Ordered that the order is modified, on the law, by deleting the provisions thereof which granted the motion of the defendants Diedrich Monsees and Elfriede Monsees for summary judgment and substituting therefor a provision denying that motion; as so modified, the order is affirmed, with costs to the defendants Mario Perron and Guiseppe Perron, payable by the plaintiff.
The instant action to recover damages is based on the fall of the plaintiff on a sidewalk in front of 74-17 Metropolitan Avenue, which was the storefront of a building owned by Diedrich Monsees and Elfriede Monsees and leased to Mario Perron and Guiseppe Perron, d/b/a AJ Fruit Market.

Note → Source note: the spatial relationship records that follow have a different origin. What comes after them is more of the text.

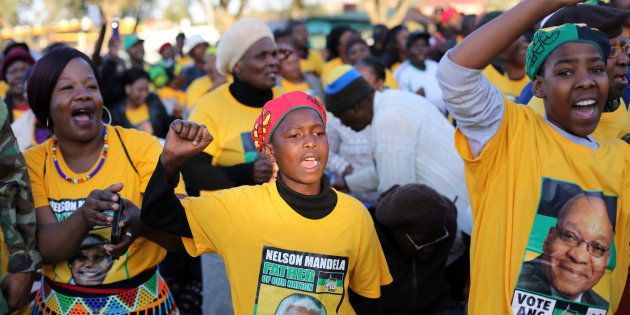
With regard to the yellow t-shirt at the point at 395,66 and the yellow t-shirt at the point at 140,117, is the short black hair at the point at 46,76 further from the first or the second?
the yellow t-shirt at the point at 395,66

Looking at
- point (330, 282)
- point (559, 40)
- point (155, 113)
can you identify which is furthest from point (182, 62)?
point (559, 40)

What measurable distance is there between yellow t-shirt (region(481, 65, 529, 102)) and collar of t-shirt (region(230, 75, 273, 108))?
255cm

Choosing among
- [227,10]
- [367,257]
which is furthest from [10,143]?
[227,10]

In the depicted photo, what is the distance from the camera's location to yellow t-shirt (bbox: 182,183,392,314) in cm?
265

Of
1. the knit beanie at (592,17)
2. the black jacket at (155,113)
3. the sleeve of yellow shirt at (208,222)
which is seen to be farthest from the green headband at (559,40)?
the black jacket at (155,113)

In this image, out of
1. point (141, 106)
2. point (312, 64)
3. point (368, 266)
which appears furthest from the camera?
point (312, 64)

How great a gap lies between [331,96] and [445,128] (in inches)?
34.7

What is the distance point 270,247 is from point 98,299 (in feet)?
3.10

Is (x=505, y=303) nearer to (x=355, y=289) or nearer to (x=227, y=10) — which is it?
(x=355, y=289)

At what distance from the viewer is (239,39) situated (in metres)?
4.71

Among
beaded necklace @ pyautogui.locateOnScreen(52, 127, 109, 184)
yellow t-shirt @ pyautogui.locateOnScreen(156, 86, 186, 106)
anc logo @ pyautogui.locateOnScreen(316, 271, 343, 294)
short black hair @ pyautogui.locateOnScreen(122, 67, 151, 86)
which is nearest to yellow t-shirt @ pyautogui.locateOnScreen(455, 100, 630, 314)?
anc logo @ pyautogui.locateOnScreen(316, 271, 343, 294)

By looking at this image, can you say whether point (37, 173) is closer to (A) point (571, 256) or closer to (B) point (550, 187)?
(B) point (550, 187)

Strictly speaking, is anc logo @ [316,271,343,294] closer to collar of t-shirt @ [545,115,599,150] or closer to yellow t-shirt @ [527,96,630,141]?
collar of t-shirt @ [545,115,599,150]

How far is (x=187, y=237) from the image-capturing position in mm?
2646
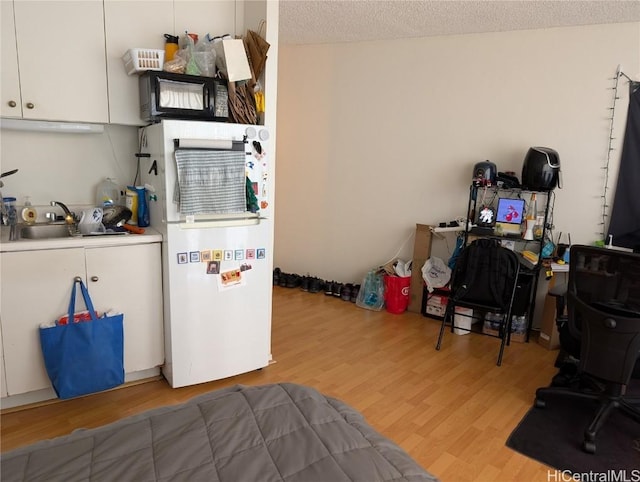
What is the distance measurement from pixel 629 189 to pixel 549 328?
1.22m

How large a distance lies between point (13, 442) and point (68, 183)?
151 cm

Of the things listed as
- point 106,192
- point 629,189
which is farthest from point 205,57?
point 629,189

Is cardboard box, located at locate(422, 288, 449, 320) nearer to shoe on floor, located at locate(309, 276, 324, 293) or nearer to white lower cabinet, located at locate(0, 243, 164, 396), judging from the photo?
shoe on floor, located at locate(309, 276, 324, 293)

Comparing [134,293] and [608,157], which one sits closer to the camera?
[134,293]

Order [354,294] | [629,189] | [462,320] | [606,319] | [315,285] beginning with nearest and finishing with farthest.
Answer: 1. [606,319]
2. [629,189]
3. [462,320]
4. [354,294]
5. [315,285]

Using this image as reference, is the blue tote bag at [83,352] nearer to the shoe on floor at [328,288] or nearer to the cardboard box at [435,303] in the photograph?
the shoe on floor at [328,288]

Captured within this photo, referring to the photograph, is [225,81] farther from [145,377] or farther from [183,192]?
[145,377]

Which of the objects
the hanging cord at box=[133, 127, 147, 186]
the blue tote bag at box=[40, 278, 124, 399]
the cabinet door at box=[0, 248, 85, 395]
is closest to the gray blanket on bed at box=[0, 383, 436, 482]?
the blue tote bag at box=[40, 278, 124, 399]

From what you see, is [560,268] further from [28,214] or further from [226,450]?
[28,214]

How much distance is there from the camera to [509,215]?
3.58 metres

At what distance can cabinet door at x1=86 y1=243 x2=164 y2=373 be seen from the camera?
243 centimetres

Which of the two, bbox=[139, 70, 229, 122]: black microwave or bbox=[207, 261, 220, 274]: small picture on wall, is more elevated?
bbox=[139, 70, 229, 122]: black microwave

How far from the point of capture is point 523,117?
369cm

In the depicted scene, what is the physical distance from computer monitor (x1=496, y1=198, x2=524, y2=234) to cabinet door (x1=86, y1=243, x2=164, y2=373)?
8.63ft
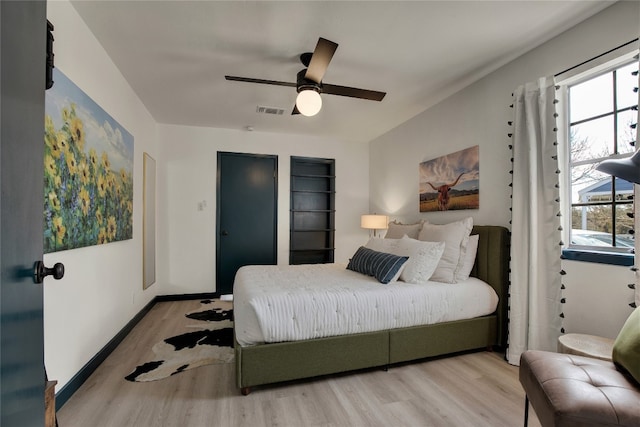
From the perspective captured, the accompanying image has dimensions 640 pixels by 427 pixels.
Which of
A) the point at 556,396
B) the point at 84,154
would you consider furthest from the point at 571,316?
the point at 84,154

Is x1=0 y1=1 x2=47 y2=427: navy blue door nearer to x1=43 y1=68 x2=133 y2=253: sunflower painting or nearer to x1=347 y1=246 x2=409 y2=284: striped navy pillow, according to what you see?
x1=43 y1=68 x2=133 y2=253: sunflower painting

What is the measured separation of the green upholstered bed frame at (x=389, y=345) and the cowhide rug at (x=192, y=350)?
615 millimetres

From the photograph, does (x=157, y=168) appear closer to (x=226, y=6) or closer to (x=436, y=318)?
(x=226, y=6)

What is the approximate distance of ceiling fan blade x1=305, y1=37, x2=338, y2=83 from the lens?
6.23 feet

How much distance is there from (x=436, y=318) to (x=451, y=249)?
0.66 metres

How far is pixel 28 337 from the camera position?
74 centimetres

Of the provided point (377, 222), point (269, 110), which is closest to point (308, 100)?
point (269, 110)

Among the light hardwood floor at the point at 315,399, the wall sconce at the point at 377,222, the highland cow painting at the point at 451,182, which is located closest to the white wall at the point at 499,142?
the highland cow painting at the point at 451,182

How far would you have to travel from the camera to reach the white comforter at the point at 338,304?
77.4 inches

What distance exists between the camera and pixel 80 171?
1.96 m

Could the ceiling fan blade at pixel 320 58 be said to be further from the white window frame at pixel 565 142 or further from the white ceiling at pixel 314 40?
the white window frame at pixel 565 142

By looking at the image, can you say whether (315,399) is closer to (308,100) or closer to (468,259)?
(468,259)

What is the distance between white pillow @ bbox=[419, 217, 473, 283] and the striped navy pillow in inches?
14.8

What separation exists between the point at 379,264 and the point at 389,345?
0.67 m
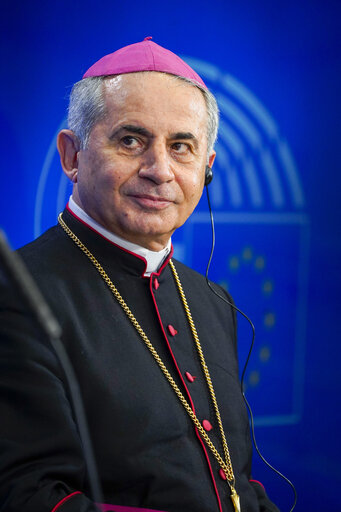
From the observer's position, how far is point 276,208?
3.09 m

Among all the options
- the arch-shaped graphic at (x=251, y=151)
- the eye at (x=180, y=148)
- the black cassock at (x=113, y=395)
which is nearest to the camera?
the black cassock at (x=113, y=395)

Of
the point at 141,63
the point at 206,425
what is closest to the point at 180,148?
the point at 141,63

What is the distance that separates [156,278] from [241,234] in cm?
112

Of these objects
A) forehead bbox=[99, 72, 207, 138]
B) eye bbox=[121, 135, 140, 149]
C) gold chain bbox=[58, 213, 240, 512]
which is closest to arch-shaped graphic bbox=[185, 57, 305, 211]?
forehead bbox=[99, 72, 207, 138]

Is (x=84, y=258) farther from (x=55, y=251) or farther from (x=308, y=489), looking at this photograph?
(x=308, y=489)

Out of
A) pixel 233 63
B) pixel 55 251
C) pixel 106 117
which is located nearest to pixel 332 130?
pixel 233 63

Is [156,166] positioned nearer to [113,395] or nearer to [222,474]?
[113,395]

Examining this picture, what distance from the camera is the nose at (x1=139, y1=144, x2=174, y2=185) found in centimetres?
181

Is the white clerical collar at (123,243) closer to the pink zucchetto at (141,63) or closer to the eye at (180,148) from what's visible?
the eye at (180,148)

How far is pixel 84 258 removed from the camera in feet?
6.15

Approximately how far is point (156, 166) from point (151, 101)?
186 millimetres

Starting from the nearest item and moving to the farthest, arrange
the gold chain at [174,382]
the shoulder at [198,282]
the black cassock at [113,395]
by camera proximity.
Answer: the black cassock at [113,395], the gold chain at [174,382], the shoulder at [198,282]

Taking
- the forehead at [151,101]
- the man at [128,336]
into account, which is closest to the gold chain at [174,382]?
the man at [128,336]

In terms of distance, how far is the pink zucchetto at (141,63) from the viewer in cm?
188
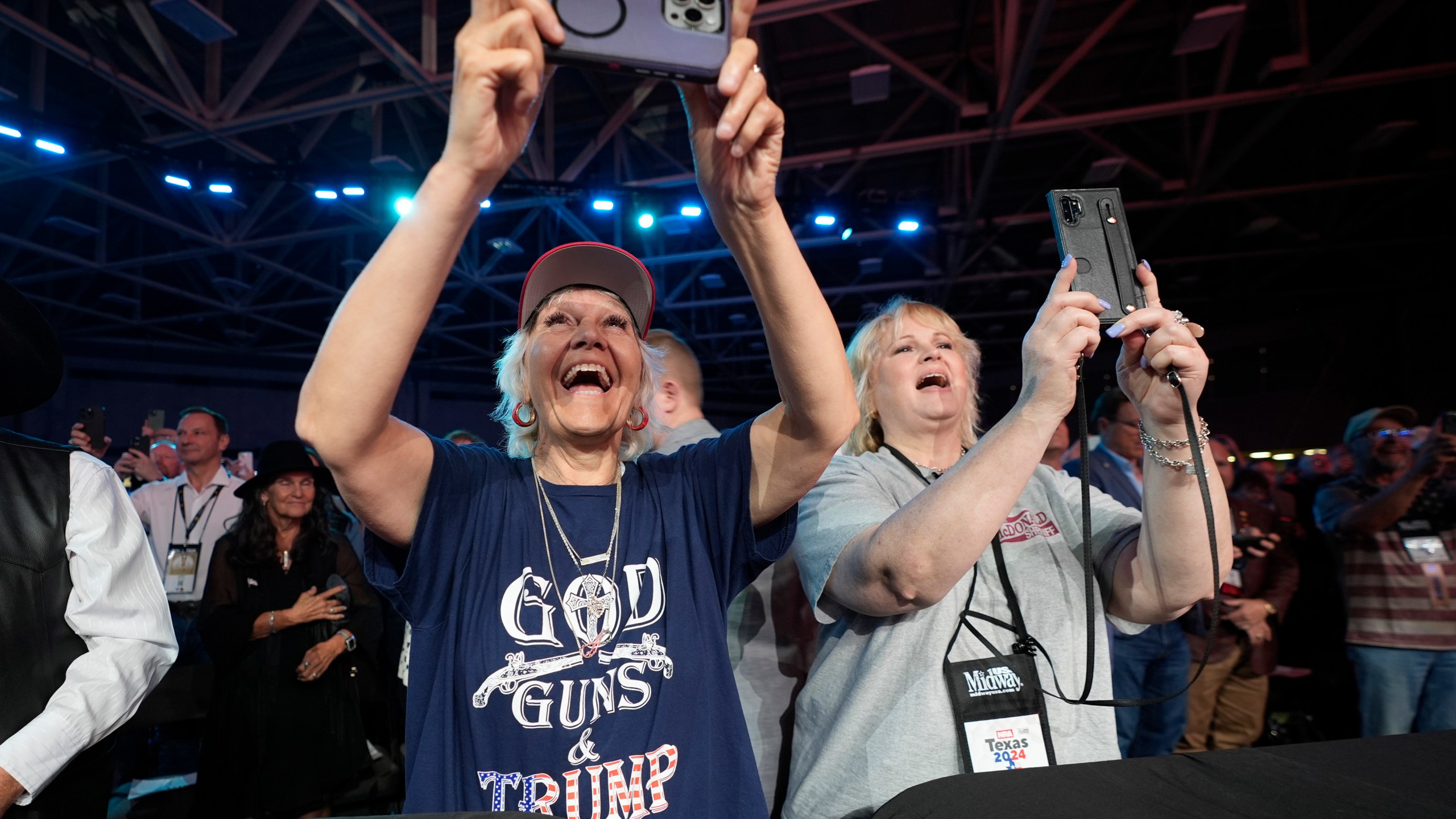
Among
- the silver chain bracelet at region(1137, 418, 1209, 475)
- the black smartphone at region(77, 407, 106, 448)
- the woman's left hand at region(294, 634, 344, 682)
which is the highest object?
the black smartphone at region(77, 407, 106, 448)

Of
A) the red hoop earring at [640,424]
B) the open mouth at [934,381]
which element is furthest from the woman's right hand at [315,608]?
the open mouth at [934,381]

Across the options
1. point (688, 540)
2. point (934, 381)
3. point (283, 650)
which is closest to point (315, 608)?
point (283, 650)

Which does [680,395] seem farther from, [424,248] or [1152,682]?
[1152,682]

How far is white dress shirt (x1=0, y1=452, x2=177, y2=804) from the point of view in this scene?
4.61 ft

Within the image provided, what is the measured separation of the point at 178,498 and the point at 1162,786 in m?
5.25

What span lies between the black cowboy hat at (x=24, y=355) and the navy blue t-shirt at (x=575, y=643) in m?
0.97

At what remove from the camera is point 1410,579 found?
10.8 feet

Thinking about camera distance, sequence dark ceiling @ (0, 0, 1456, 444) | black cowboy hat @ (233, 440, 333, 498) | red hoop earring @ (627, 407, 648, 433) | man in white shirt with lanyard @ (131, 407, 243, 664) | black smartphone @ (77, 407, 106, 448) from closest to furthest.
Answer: red hoop earring @ (627, 407, 648, 433)
black cowboy hat @ (233, 440, 333, 498)
man in white shirt with lanyard @ (131, 407, 243, 664)
black smartphone @ (77, 407, 106, 448)
dark ceiling @ (0, 0, 1456, 444)

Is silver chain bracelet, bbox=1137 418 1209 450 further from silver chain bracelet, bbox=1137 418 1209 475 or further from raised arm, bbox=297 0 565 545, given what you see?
raised arm, bbox=297 0 565 545

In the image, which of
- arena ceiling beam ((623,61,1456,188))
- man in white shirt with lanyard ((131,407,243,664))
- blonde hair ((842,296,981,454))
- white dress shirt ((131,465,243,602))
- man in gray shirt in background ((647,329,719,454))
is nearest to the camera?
blonde hair ((842,296,981,454))

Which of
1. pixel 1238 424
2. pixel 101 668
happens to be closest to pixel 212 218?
pixel 101 668

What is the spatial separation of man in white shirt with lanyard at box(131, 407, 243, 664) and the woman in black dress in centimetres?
98

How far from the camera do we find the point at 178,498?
14.6 feet

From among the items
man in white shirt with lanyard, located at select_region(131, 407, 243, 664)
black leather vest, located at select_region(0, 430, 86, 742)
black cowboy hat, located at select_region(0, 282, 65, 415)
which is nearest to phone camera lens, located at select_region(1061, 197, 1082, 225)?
black cowboy hat, located at select_region(0, 282, 65, 415)
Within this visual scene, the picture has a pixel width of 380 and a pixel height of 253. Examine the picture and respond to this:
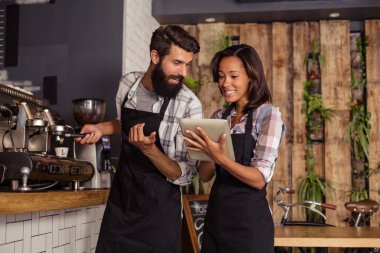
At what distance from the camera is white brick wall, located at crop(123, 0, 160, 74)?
4359mm

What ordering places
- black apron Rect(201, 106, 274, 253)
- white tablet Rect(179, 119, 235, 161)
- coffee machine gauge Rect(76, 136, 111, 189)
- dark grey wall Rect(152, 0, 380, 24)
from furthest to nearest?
dark grey wall Rect(152, 0, 380, 24), coffee machine gauge Rect(76, 136, 111, 189), black apron Rect(201, 106, 274, 253), white tablet Rect(179, 119, 235, 161)

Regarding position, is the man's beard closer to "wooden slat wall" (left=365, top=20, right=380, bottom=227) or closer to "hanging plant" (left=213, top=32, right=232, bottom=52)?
"hanging plant" (left=213, top=32, right=232, bottom=52)

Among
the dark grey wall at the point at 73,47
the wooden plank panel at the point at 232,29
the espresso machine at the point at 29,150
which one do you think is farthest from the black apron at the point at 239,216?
the wooden plank panel at the point at 232,29

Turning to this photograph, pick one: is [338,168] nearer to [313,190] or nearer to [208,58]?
[313,190]

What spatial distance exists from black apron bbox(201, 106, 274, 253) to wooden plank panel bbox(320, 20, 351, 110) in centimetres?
349

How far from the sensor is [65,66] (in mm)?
4254

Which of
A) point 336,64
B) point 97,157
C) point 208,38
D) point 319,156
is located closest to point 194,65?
point 208,38

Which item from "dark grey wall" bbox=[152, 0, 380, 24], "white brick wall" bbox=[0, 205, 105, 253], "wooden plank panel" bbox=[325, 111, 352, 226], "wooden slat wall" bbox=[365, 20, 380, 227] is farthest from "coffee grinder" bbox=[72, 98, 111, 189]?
"wooden slat wall" bbox=[365, 20, 380, 227]

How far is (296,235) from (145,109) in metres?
1.60

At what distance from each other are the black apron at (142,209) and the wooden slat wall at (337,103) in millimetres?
3090

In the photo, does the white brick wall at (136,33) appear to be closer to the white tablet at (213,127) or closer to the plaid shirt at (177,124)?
the plaid shirt at (177,124)

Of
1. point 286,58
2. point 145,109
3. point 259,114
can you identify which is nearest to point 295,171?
point 286,58

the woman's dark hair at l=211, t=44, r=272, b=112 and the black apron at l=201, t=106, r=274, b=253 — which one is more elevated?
the woman's dark hair at l=211, t=44, r=272, b=112

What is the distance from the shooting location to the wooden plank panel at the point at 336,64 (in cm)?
536
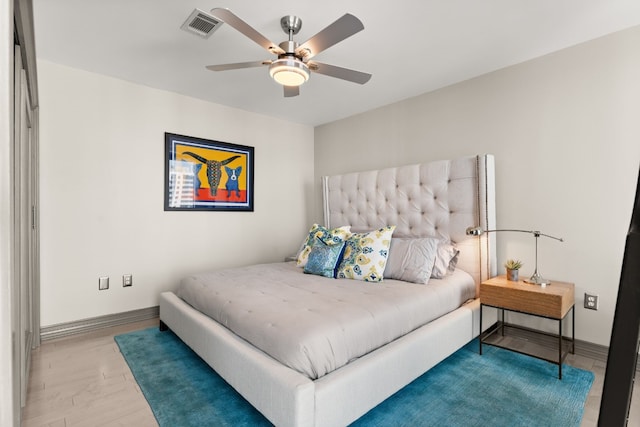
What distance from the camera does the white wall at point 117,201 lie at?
2902 millimetres

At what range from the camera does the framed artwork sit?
3551 mm

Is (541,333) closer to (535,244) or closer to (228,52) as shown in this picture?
(535,244)

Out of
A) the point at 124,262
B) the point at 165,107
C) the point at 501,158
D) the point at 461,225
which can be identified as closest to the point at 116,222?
the point at 124,262

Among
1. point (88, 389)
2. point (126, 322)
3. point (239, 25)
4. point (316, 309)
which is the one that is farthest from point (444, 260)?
point (126, 322)

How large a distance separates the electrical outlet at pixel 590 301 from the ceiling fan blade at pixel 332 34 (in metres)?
2.57

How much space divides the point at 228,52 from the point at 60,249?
2.27 meters

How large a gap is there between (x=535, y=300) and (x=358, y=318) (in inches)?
54.1

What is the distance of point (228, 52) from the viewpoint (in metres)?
2.68

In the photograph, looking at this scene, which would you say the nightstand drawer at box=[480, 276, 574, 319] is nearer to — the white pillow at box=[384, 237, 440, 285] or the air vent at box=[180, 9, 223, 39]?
the white pillow at box=[384, 237, 440, 285]

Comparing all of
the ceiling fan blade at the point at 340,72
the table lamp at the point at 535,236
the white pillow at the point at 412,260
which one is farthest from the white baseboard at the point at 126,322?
the ceiling fan blade at the point at 340,72

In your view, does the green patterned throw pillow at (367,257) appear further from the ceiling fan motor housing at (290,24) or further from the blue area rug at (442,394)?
the ceiling fan motor housing at (290,24)

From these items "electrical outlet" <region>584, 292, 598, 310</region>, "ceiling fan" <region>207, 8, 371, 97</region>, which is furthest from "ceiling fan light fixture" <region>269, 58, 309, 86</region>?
"electrical outlet" <region>584, 292, 598, 310</region>

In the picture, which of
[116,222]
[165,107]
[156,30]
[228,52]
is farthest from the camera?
[165,107]

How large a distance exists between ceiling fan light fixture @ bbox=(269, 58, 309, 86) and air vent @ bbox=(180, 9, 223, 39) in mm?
545
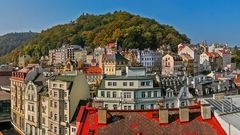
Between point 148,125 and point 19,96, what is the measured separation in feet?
168

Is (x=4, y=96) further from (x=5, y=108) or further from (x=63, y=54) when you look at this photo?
(x=63, y=54)

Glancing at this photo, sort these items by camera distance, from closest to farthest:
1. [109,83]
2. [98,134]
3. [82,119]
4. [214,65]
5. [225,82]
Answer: [98,134] < [82,119] < [109,83] < [225,82] < [214,65]

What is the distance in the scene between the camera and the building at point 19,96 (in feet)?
227

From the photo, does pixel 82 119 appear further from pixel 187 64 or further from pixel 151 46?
pixel 151 46

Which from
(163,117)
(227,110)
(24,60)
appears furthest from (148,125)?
(24,60)

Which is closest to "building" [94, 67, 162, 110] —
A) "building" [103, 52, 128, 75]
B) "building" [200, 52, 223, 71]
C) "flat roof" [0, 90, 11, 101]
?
"flat roof" [0, 90, 11, 101]

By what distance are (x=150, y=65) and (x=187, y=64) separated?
562 inches

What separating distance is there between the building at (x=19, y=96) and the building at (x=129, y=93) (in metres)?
19.9

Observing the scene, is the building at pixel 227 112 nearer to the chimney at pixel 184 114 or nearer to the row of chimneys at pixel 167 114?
the row of chimneys at pixel 167 114

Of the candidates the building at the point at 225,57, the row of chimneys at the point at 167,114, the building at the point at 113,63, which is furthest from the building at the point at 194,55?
the row of chimneys at the point at 167,114

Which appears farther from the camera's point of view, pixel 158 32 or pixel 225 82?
pixel 158 32

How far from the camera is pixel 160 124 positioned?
25484 mm

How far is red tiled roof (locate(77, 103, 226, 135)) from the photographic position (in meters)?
25.1

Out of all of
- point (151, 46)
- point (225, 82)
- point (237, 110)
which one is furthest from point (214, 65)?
point (237, 110)
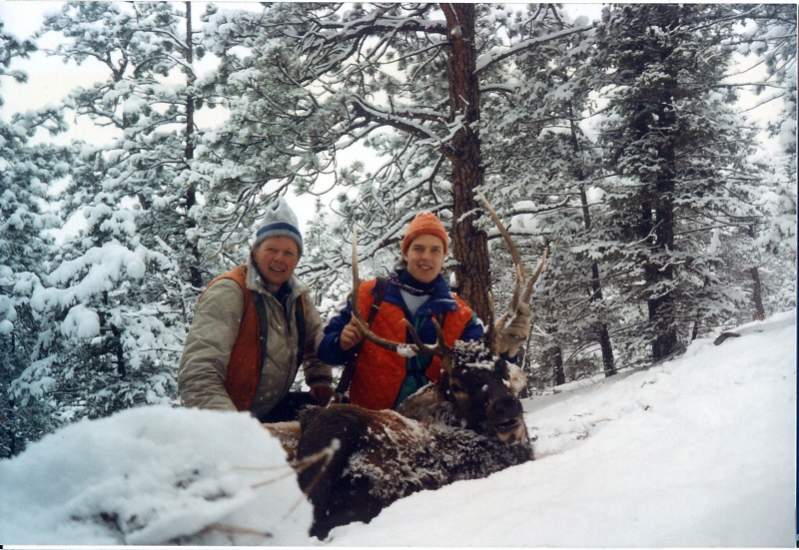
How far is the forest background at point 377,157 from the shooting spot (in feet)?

It is now well settled that absent a finding of any special use or control, an owner or occupier of abutting property owes no duty of care to others to warn them of a defective or dangerous condition (see, e.g., Pensabene v. Incorporated Vil. of Val. Stream, 202 A.D.2d 486; De Rico v. Duncan, 200 A.D.2d 823; Gibson v. Veley, 192 A.D.2d 826; Conlon v. Village of Pleasantville, 146 A.D.2d 736). However, by repairing the abutting sidewalk, an owner or occupier may create a dangerous condition (see, Botfield v City of New York, 162 A.D.2d 652; Tambaro v. City of New York, 140 A.D.2d 331; City of New York v. Kalikow Realty Co., 132 A.D.2d 481), which would militate against granting summary judgment (see, Museums at Stony Brook v. Village of Patchogue Fire Dept., 146 A.D.2d 572).
Based on the evidence before the Supreme Court, which includes deposition testimony and photographic evidence, it is clear that neither the defendants Mario Perron or Guiseppe Perron nor AJ Fruit Market exercised any control over the abutting sidewalk. However, there is evidence in the record that the sidewalk in question was being repaired at the time of the accident by a contractor hired by the defendants Diedrich Monsees and Elfriede Monsees, the owners of the abutting premises, and there is a question of fact as to whether the repair work caused a defect in the sidewalk. Depending on the circumstances of the case, the Monsees could be held vicariously liable for such a defect. O'Brien, J.P., Pizzuto, Joy and Krausman, JJ., concur.